Lo United Nations Security Council attraverso uno studio ha dimostrato come un accordo di pace cui prendono parte delle donne abbia significativamente più possibilità di durare nel tempo, e i motivi sono semplici: le donne coinvolgono un numero maggiore di persone nelle trattative e si occupano anche di alimentazione, scuole e ospedali, come dimostrano gli esempi virtuosi di Liberia e Burundi.
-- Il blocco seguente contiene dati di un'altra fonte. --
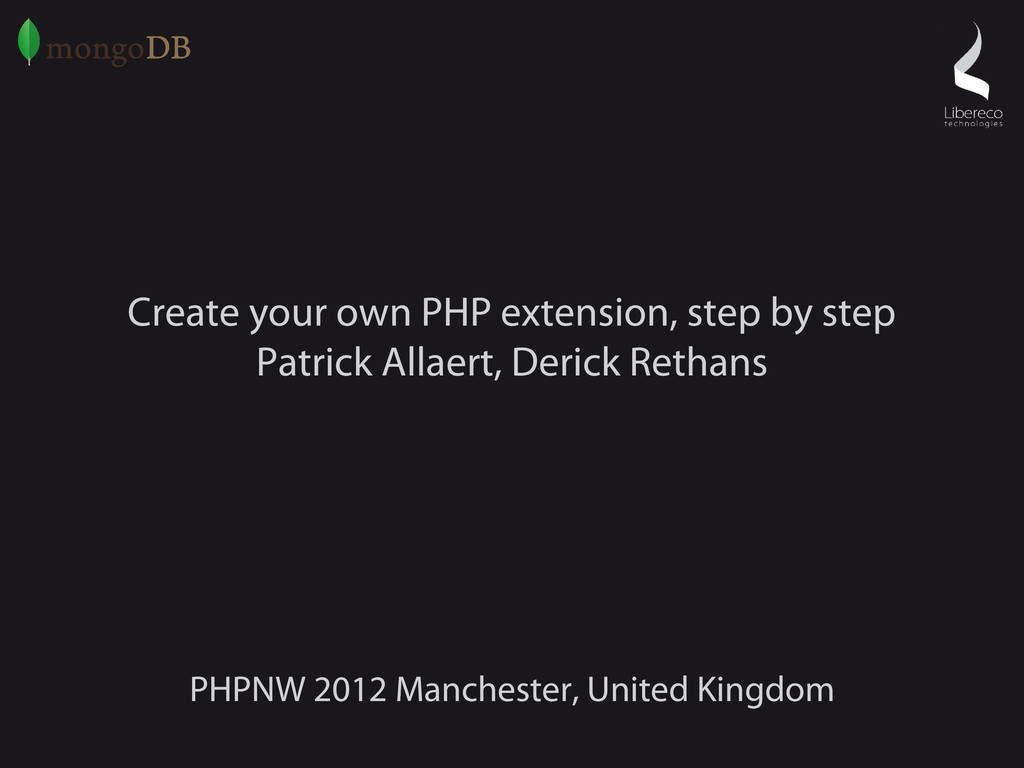 Create your own PHP extension, step by step Pat...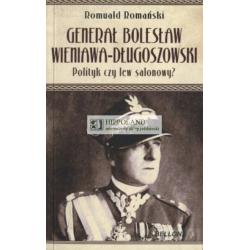 LITERATURA JEŹDZIECKA - GENERAŁ WIENIAWA - DŁUGOSZOWSKI POLITYK CZY LEW SALONOWY - Romuald Romański
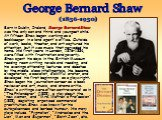 Born in Dublin, Ireland, George Bernard Shaw was the only son and third and youngest child. At fifteen Shaw began working as a bookkeeper in a land agent's office. Outside of work, books, theater, and art captured his attention, but it was music that pervaded his home. His first years in London, 187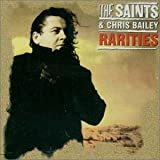 Raritiesby Saints & Chris Bailey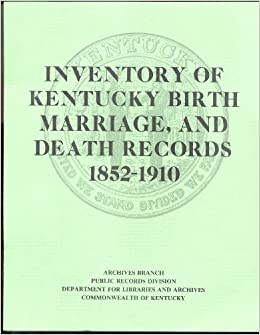 About Kentucky, Birth Records, 1847-1911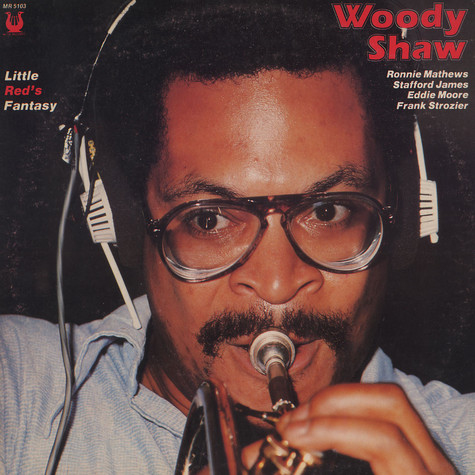 Woody Shaw - Litte red's fantasy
Eppure, tra il 1992 e il 2019, fra tutti gli attori coinvolti in trattative internazionali di pace, non hanno superato un misero 13%. E questo nonostante nel 2000 il Consiglio di Sicurezza dell’ONU abbia varato la Risoluzione 1325 su “Donne, Pace e Sicurezza”, in cui si menziona l’impatto della guerra sulle donne e si sottolinea l’importanza del loro coinvolgimento nei processi di pace.
E anche in questi giorni di confusione mista a sgomento e tristezza, di nuovo assistiamo alle immagini dei caroselli di strette di mano e sorrisetti più o meno tirati tutti al maschile. I potenti del mondo (perché di potenti femminili non ce ne sono) si riuniscono, discutono, promettono, non mantengono, minacciano e ritrattano. Mentre le donne di colpo sono scomparse, e si riaffacciano tutt’al più, sfatte e i volti in lacrime, dalle file dei disperati che cercano di scappare da un paese incendiato in una notte.
Non è probabilmente nelle corde delle donne, parlare di guerra, e tantomeno farla. Però, un certo qual pragmatismo derivante dalla pratica della quotidianità di cui sopra, saprebbe senza dubbio rovesciare le prospettive, o includerne altre. Ma ancora una volta, non c’è stato modo né scampo, e ancora una volta le donne si sono ritrovate ai margini di quanto sta accadendo, senza potere decisionale, senza poter esprimere anche solo un pensiero o un’idea cui guardare con considerazione e interesse. Come d’altronde è stato durante la pandemia. Come d’altronde è in moltissimi dibattiti televisivi. Come d’altronde è nei libri di storia, che un giorno narreranno le gesta dei vincitori di questa guerra, sporca come tutte, ripulendole ancora una volta dell’odore nauseante del sangue e del dolore lancinante di madri, figlie e sorelle.
Forse è giunto il momento di volere dire la nostra sulla guerra, piuttosto che ricevere una mimosa.